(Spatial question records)
+++++

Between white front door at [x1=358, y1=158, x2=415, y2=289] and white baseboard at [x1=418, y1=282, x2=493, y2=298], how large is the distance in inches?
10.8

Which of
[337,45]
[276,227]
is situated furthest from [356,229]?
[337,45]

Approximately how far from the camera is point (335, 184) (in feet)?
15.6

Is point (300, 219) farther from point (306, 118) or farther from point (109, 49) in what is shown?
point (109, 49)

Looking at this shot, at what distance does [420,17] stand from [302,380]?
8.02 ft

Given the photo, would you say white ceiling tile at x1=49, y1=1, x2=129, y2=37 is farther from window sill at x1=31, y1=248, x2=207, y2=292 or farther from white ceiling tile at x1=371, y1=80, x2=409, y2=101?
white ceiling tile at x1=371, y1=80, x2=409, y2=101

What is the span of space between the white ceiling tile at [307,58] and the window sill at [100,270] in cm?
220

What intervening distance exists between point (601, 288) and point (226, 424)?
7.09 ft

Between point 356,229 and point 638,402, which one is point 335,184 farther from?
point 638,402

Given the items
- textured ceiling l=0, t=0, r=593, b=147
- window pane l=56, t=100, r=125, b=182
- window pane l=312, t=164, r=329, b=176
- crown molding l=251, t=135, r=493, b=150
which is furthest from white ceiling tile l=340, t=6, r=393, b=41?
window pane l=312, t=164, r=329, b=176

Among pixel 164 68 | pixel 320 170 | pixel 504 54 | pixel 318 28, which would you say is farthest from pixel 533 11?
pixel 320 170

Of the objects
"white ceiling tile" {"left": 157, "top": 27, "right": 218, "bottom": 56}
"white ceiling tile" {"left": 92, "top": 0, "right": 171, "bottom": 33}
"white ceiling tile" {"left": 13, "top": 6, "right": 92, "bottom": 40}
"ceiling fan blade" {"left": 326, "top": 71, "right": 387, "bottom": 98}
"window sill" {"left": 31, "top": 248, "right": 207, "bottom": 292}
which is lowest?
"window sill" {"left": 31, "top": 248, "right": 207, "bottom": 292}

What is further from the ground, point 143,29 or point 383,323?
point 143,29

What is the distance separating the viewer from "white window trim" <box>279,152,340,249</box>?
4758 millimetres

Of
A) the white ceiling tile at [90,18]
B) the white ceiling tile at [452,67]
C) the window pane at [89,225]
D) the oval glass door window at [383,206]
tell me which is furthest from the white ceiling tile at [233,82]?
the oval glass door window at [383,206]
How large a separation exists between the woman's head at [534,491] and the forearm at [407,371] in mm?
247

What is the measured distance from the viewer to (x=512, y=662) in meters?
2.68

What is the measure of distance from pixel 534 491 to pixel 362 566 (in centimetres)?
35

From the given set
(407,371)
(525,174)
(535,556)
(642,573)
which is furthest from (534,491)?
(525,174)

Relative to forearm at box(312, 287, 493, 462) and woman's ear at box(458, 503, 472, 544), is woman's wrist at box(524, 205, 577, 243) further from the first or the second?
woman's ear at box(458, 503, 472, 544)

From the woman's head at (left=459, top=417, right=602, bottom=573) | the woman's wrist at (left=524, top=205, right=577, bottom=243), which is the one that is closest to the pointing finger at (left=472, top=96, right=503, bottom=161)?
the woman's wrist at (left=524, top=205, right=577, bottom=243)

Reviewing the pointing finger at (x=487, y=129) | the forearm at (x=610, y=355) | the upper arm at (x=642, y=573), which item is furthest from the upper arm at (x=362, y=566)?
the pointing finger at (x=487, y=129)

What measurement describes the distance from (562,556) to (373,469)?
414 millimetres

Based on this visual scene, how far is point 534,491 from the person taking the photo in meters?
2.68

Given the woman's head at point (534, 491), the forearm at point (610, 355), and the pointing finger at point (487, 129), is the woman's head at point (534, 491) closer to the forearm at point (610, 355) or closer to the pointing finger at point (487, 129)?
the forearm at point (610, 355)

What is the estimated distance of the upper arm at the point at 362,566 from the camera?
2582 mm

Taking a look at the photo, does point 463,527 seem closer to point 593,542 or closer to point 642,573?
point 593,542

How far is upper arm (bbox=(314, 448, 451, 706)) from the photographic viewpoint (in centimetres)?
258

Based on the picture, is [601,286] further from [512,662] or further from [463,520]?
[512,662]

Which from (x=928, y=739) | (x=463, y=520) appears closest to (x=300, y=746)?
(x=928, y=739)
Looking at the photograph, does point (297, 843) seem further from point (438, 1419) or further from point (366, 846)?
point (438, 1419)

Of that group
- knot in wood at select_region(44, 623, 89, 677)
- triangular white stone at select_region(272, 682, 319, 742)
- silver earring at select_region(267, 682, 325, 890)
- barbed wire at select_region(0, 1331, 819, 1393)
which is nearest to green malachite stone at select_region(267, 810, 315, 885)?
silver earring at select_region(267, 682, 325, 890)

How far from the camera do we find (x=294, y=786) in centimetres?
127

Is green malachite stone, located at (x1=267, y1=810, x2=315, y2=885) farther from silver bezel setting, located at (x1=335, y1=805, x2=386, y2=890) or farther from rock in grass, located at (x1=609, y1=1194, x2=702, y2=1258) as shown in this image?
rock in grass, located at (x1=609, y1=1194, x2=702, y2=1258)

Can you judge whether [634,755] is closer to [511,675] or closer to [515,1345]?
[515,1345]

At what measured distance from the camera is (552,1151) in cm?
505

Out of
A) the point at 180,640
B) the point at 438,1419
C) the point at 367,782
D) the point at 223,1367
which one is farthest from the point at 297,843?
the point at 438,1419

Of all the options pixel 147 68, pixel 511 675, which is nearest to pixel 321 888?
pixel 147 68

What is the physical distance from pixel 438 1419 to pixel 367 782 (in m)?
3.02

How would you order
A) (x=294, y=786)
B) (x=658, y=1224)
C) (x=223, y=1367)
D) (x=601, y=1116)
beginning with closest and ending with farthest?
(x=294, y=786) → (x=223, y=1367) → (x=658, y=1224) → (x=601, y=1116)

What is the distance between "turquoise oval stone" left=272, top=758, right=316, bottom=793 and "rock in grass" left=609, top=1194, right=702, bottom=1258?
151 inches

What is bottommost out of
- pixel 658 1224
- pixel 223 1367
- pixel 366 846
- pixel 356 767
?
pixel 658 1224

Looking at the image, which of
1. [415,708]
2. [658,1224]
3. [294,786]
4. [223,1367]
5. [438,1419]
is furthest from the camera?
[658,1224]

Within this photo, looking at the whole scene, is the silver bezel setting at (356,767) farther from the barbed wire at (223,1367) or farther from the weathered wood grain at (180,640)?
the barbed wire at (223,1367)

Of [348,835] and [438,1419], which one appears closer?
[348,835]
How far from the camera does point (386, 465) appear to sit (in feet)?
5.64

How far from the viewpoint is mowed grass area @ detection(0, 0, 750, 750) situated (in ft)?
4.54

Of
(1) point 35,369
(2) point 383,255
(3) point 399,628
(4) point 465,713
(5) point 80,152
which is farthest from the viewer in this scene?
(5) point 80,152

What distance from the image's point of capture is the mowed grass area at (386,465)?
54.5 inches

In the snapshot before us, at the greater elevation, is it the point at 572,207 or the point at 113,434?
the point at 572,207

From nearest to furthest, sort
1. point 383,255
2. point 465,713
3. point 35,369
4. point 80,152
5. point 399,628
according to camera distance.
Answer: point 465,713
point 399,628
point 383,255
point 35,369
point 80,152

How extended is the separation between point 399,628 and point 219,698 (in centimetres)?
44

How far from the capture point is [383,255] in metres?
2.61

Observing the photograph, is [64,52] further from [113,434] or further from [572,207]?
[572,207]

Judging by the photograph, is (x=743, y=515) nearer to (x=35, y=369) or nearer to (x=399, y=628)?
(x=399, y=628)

+++++

_Goal_
Type out the full listing again, exactly as given.

_Response to the task_
Between white front door at [x1=358, y1=158, x2=415, y2=289] and white baseboard at [x1=418, y1=282, x2=493, y2=298], how large is the distance in inches?
10.8

Which of
[337,45]
[276,227]
is situated furthest from [356,229]?
[337,45]

Approximately how far from the camera is point (335, 184) (in feet)?
15.6

Is point (300, 219) farther from point (306, 118) or farther from point (109, 49) in what is shown?
point (109, 49)

Looking at this shot, at what distance does [420,17] stand from [302,380]?
8.02 ft

Given the photo, would you say white ceiling tile at x1=49, y1=1, x2=129, y2=37 is farther from window sill at x1=31, y1=248, x2=207, y2=292 or farther from white ceiling tile at x1=371, y1=80, x2=409, y2=101?
white ceiling tile at x1=371, y1=80, x2=409, y2=101

What is the span of space between the white ceiling tile at [307,58] and the window sill at [100,270] in cm?
220

What intervening distance exists between point (601, 288) and point (226, 424)?
7.09 ft

Between point 356,229 and point 638,402, which one is point 335,184 farther from?
point 638,402

Given the items
- textured ceiling l=0, t=0, r=593, b=147
- window pane l=56, t=100, r=125, b=182
- window pane l=312, t=164, r=329, b=176
- crown molding l=251, t=135, r=493, b=150
which is furthest from white ceiling tile l=340, t=6, r=393, b=41?
window pane l=312, t=164, r=329, b=176

Among pixel 164 68 | pixel 320 170 | pixel 504 54 | pixel 318 28, which would you say is farthest from pixel 533 11?
pixel 320 170

Of the objects
"white ceiling tile" {"left": 157, "top": 27, "right": 218, "bottom": 56}
"white ceiling tile" {"left": 92, "top": 0, "right": 171, "bottom": 33}
"white ceiling tile" {"left": 13, "top": 6, "right": 92, "bottom": 40}
"ceiling fan blade" {"left": 326, "top": 71, "right": 387, "bottom": 98}
"window sill" {"left": 31, "top": 248, "right": 207, "bottom": 292}
which is lowest?
"window sill" {"left": 31, "top": 248, "right": 207, "bottom": 292}

What is further from the ground, point 143,29 or point 383,323?
point 143,29

What is the distance separating the viewer from "white window trim" <box>279,152,340,249</box>?
4758 millimetres

Of
A) the white ceiling tile at [90,18]
B) the white ceiling tile at [452,67]
C) the window pane at [89,225]
D) the oval glass door window at [383,206]
tell me which is furthest from the white ceiling tile at [233,82]?
the oval glass door window at [383,206]
How large a separation exists between the woman's head at [534,491] and the forearm at [407,371] in mm?
247

What is the measured distance from the viewer to (x=512, y=662) in meters?
2.68

What is the measure of distance from pixel 534 491 to pixel 362 566 (in centimetres)?
35

From the given set
(407,371)
(525,174)
(535,556)
(642,573)
which is furthest from (534,491)?
(525,174)

Relative to forearm at box(312, 287, 493, 462) and woman's ear at box(458, 503, 472, 544), is woman's wrist at box(524, 205, 577, 243) further from the first or the second?
woman's ear at box(458, 503, 472, 544)

From the woman's head at (left=459, top=417, right=602, bottom=573) | the woman's wrist at (left=524, top=205, right=577, bottom=243), which is the one that is closest to the pointing finger at (left=472, top=96, right=503, bottom=161)?
the woman's wrist at (left=524, top=205, right=577, bottom=243)

Reviewing the pointing finger at (x=487, y=129) | the forearm at (x=610, y=355) | the upper arm at (x=642, y=573), which item is furthest from the upper arm at (x=362, y=566)?
the pointing finger at (x=487, y=129)

What measurement describes the distance from (562,556) to (373,469)?
414 millimetres

Based on this visual scene, how far is point 534,491 from the person taking the photo in meters?
2.68

Given the woman's head at point (534, 491), the forearm at point (610, 355), and the pointing finger at point (487, 129), is the woman's head at point (534, 491) closer to the forearm at point (610, 355) or closer to the pointing finger at point (487, 129)?
the forearm at point (610, 355)

What is the estimated distance of the upper arm at the point at 362,566 from the camera?
2582 mm

Taking a look at the photo, does point 463,527 seem closer to point 593,542 or closer to point 642,573?
point 593,542

How far is upper arm (bbox=(314, 448, 451, 706)) from the photographic viewpoint (in centimetres)?
258

Based on the picture, is [601,286] further from [512,662] or further from [463,520]?
[512,662]

Which from (x=928, y=739) | (x=463, y=520) appears closest to (x=300, y=746)?
(x=928, y=739)
Looking at the photograph, does point (297, 843) seem further from point (438, 1419) or further from point (366, 846)?
point (438, 1419)

Of that group
- knot in wood at select_region(44, 623, 89, 677)
- triangular white stone at select_region(272, 682, 319, 742)
- silver earring at select_region(267, 682, 325, 890)
- barbed wire at select_region(0, 1331, 819, 1393)
which is nearest to green malachite stone at select_region(267, 810, 315, 885)?
silver earring at select_region(267, 682, 325, 890)

How far from the camera do we find (x=294, y=786) in centimetres?
127

Is green malachite stone, located at (x1=267, y1=810, x2=315, y2=885) farther from silver bezel setting, located at (x1=335, y1=805, x2=386, y2=890) or farther from rock in grass, located at (x1=609, y1=1194, x2=702, y2=1258) as shown in this image?
rock in grass, located at (x1=609, y1=1194, x2=702, y2=1258)

Can you judge whether [634,755] is closer to [511,675] or closer to [515,1345]?
[515,1345]

At what measured distance from the camera is (552,1151) in cm?
505

Out of
A) the point at 180,640
B) the point at 438,1419
C) the point at 367,782
D) the point at 223,1367
which one is farthest from the point at 297,843?
the point at 438,1419

Of all the options pixel 147 68, pixel 511 675, which is nearest to pixel 321 888?
pixel 147 68

What is the physical distance from pixel 438 1419 to pixel 367 782 (in m)?
3.02

How would you order
A) (x=294, y=786)
B) (x=658, y=1224)
C) (x=223, y=1367)
D) (x=601, y=1116)
beginning with closest and ending with farthest?
(x=294, y=786) → (x=223, y=1367) → (x=658, y=1224) → (x=601, y=1116)

What is the distance between "turquoise oval stone" left=272, top=758, right=316, bottom=793 and "rock in grass" left=609, top=1194, right=702, bottom=1258?
151 inches

What is bottommost out of
- pixel 658 1224
- pixel 223 1367
- pixel 366 846
- pixel 356 767
?
pixel 658 1224

Looking at the image, which of
1. [415,708]
2. [658,1224]
3. [294,786]
4. [223,1367]
5. [438,1419]
is furthest from the camera?
[658,1224]

Within this photo, looking at the whole scene, is the silver bezel setting at (356,767) farther from the barbed wire at (223,1367) or farther from the weathered wood grain at (180,640)?
the barbed wire at (223,1367)

Of [348,835] and [438,1419], which one appears closer?
[348,835]
How far from the camera does point (386, 465) appear to sit (in feet)?
5.64

How far from the viewpoint is mowed grass area @ detection(0, 0, 750, 750) situated (in ft)?
4.54

Of
(1) point 35,369
(2) point 383,255
(3) point 399,628
(4) point 465,713
(5) point 80,152
which is farthest from the viewer in this scene?
(5) point 80,152

What distance from the image's point of capture is the mowed grass area at (386,465)?
54.5 inches

In the snapshot before us, at the greater elevation, is it the point at 572,207 or the point at 113,434?
the point at 572,207

From nearest to furthest, sort
1. point 383,255
2. point 465,713
3. point 35,369
4. point 80,152
5. point 399,628
according to camera distance.
Answer: point 465,713
point 399,628
point 383,255
point 35,369
point 80,152

How extended is the separation between point 399,628 and point 219,698 (in centimetres)?
44

How far from the capture point is [383,255] in metres?
2.61

Observing the photograph, is [64,52] further from [113,434] or further from [572,207]?
[572,207]

Judging by the photograph, is (x=743, y=515) nearer to (x=35, y=369) or nearer to (x=399, y=628)?
(x=399, y=628)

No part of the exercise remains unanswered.